Take for example an e-mail I got from Jim in Burbank. Jim wanted to know about “try and.” He had long ago learned that “try and” as a substitute for “try to” is wrong. Yet he notices “try and” in print all the time, including in Los Angeles’ major newspaper. “I see it in The Times, so maybe it is correct,” he wrote.
Jim was hoping for a clear ruling on the rightness or wrongness of “try and.” And for all the usage guides and grammar books and other resources on my shelf, I let him down. The best I could tell him was this: “try and” for “try to” is ungrammatical. But that doesn’t mean it’s wrong.
Let’s look at the ungrammatical part first. “Try to” is usually part of a construction like “I try to help.” In constructions like this, “try” is a transitive verb. That means it takes an object. The object of a transitive verb can be a noun, “Emma tried broccoli. Emma wants broccoli. Emma hates broccoli.”
Or it can be a whole clause, including an infinitive clause. “Emma tried to remember. Emma wants to remember. Emma hates to remember.”
Not every structure that looks like this works like this. But for now, we’re concerned only with the transitive-verb-plus-infinitive structure.
So now we can understand the grammar of the sentence “I try to explain.” But what does that tell us about “I try and explain”? The conjunction “and” isn’t used to form infinitives. Only “to” does that job. So “try and explain” is not grammatical.
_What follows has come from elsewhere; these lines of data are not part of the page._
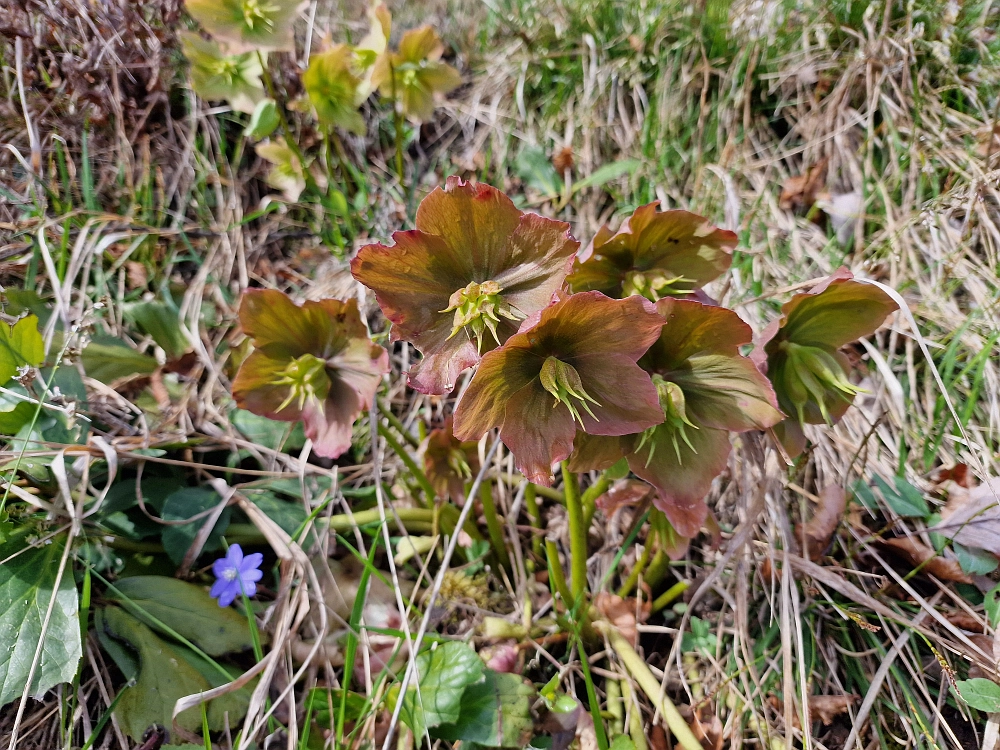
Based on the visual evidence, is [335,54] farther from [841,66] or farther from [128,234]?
[841,66]

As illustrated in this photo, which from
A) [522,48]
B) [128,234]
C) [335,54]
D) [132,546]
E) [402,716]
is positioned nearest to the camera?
[402,716]

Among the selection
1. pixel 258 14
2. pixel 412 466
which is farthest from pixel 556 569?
pixel 258 14

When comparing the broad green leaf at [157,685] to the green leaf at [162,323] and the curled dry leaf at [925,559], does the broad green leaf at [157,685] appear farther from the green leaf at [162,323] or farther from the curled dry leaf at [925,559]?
the curled dry leaf at [925,559]

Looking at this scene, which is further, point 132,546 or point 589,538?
point 589,538

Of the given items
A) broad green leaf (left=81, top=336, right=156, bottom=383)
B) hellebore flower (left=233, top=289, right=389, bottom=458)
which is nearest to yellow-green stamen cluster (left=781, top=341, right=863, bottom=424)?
hellebore flower (left=233, top=289, right=389, bottom=458)

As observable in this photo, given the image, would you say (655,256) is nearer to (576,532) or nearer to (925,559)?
(576,532)

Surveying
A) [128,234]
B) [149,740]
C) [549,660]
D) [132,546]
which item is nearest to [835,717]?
[549,660]

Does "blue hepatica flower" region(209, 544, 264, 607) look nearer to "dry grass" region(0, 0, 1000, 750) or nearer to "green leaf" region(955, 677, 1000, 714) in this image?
"dry grass" region(0, 0, 1000, 750)
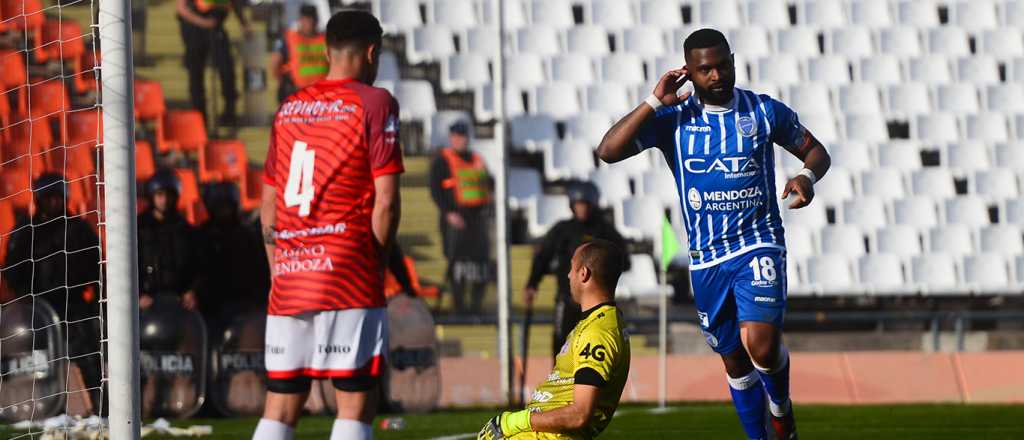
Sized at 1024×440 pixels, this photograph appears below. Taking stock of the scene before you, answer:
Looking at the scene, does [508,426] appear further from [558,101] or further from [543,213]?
[558,101]

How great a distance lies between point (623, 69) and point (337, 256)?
1334 centimetres

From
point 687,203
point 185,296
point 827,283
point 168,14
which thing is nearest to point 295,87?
point 168,14

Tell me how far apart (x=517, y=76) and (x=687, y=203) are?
11274mm

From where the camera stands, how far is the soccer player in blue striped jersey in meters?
6.70

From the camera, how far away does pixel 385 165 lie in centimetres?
510

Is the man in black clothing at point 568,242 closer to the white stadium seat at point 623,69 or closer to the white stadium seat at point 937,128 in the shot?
the white stadium seat at point 623,69

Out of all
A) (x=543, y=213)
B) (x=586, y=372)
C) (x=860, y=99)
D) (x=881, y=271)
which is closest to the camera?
(x=586, y=372)

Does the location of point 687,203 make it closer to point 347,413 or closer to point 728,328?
point 728,328

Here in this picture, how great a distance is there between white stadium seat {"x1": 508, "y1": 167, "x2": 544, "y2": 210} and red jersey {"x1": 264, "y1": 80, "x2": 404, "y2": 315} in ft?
37.7

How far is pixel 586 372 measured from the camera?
468 cm

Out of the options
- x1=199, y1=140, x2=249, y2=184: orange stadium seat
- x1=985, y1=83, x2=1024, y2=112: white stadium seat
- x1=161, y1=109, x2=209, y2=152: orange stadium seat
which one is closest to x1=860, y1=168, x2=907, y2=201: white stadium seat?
x1=985, y1=83, x2=1024, y2=112: white stadium seat

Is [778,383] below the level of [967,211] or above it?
below

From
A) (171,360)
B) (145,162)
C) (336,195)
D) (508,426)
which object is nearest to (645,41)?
(145,162)

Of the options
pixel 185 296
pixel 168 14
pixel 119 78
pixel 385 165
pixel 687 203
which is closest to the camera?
pixel 385 165
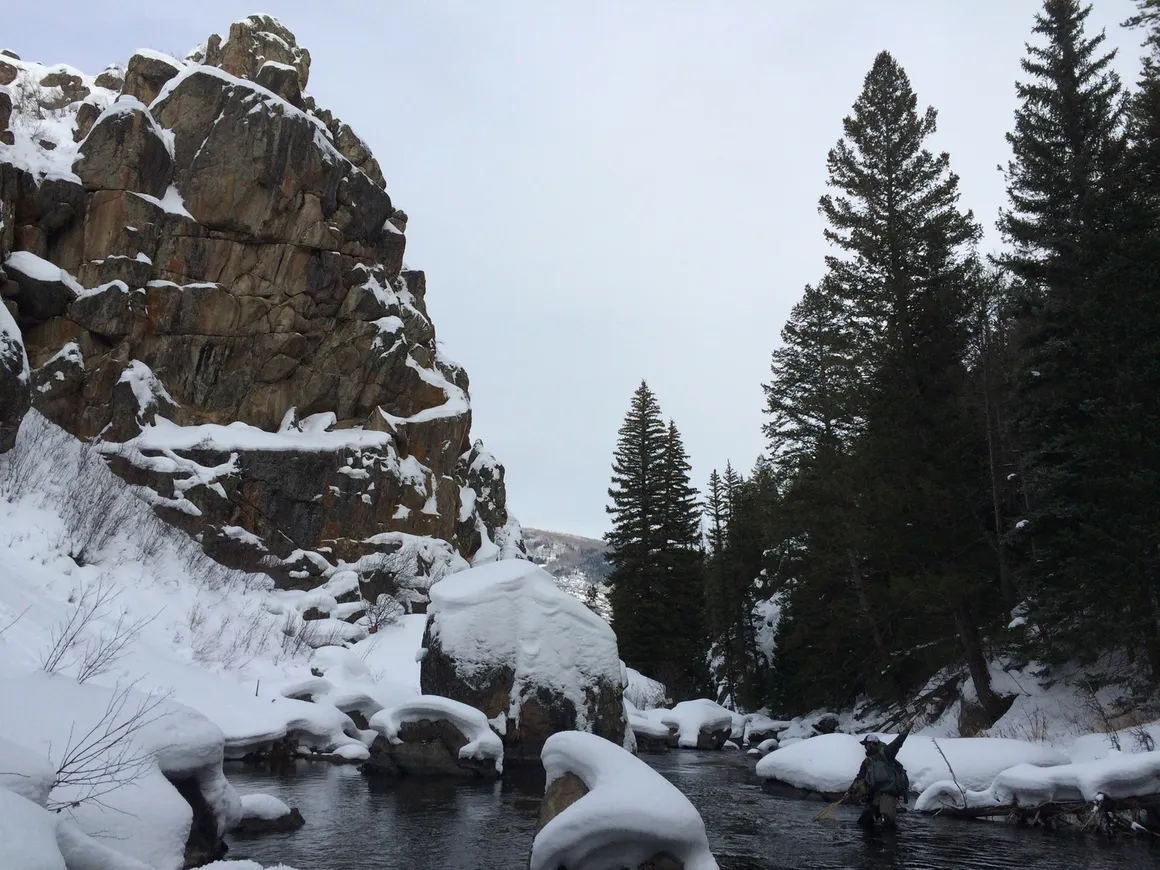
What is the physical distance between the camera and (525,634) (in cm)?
1577

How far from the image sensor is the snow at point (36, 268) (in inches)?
1227

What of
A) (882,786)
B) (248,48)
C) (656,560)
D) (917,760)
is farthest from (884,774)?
(248,48)

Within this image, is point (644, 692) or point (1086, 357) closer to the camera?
point (1086, 357)

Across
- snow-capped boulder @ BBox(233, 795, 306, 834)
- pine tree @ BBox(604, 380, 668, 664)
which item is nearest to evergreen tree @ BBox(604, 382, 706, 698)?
pine tree @ BBox(604, 380, 668, 664)

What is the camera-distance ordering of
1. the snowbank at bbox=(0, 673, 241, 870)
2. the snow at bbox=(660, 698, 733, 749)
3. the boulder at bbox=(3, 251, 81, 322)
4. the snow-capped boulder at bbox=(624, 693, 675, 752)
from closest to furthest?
the snowbank at bbox=(0, 673, 241, 870) < the snow-capped boulder at bbox=(624, 693, 675, 752) < the snow at bbox=(660, 698, 733, 749) < the boulder at bbox=(3, 251, 81, 322)

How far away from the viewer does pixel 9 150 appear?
32312 millimetres

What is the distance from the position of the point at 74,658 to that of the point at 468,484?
34.3m

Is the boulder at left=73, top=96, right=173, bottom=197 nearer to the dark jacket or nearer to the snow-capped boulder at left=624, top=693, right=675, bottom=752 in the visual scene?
the snow-capped boulder at left=624, top=693, right=675, bottom=752

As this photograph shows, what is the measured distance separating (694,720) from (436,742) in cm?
1544

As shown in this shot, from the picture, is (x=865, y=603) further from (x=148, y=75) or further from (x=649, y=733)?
(x=148, y=75)

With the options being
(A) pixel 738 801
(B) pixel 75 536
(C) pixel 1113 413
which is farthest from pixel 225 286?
(C) pixel 1113 413

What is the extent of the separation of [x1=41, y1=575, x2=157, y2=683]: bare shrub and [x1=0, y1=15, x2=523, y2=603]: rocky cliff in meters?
18.3

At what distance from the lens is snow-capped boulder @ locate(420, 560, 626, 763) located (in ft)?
49.9

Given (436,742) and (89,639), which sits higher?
(89,639)
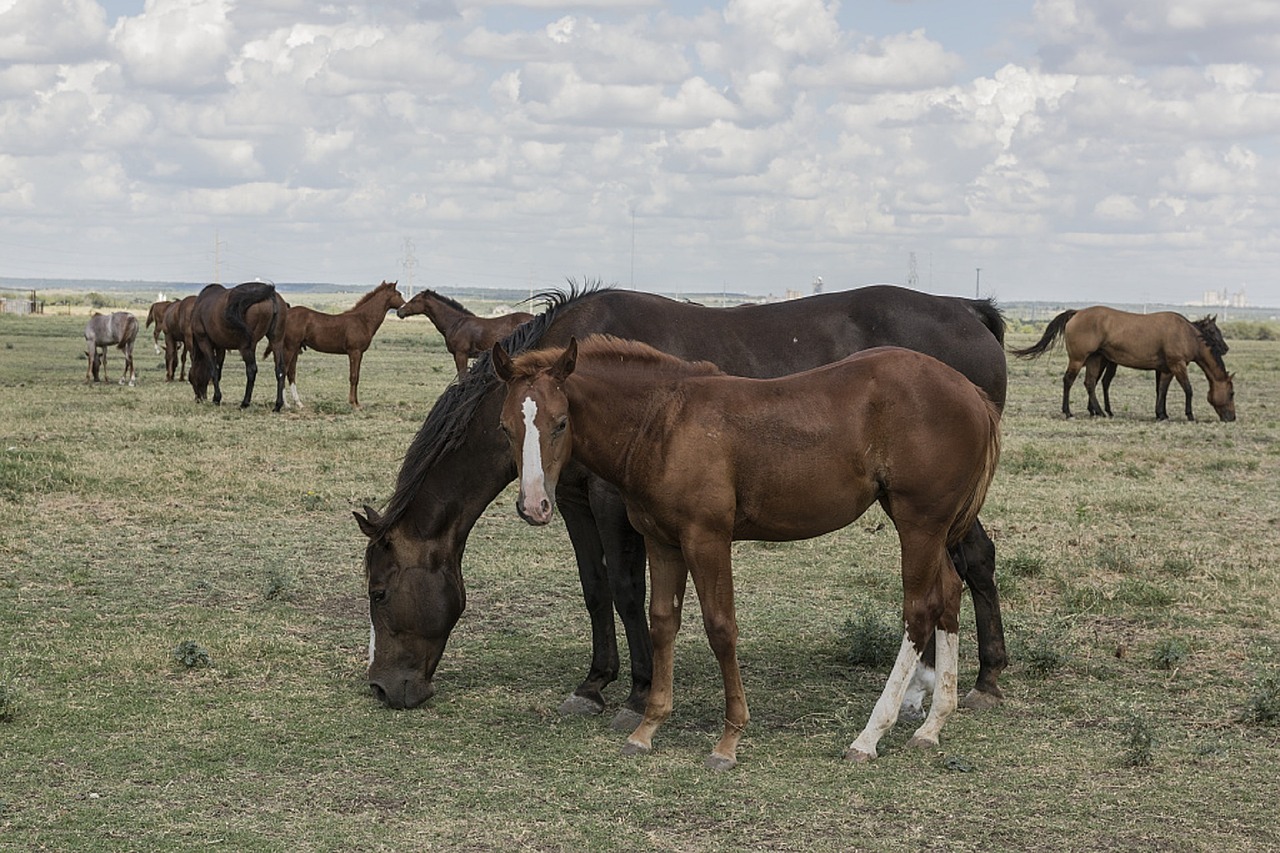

Be warned, though, that in different situations, “try and” can be grammatical. Just as you can say “The Smiths dance and sing,” you can say “The Smiths try and fail.” That’s different because “try and fail” are two separate actions. This is called a coordinated verb because it’s connected with the coordinating conjunction “and.” That’s different from “try to explain,” in which the two verbs work together to create a single action.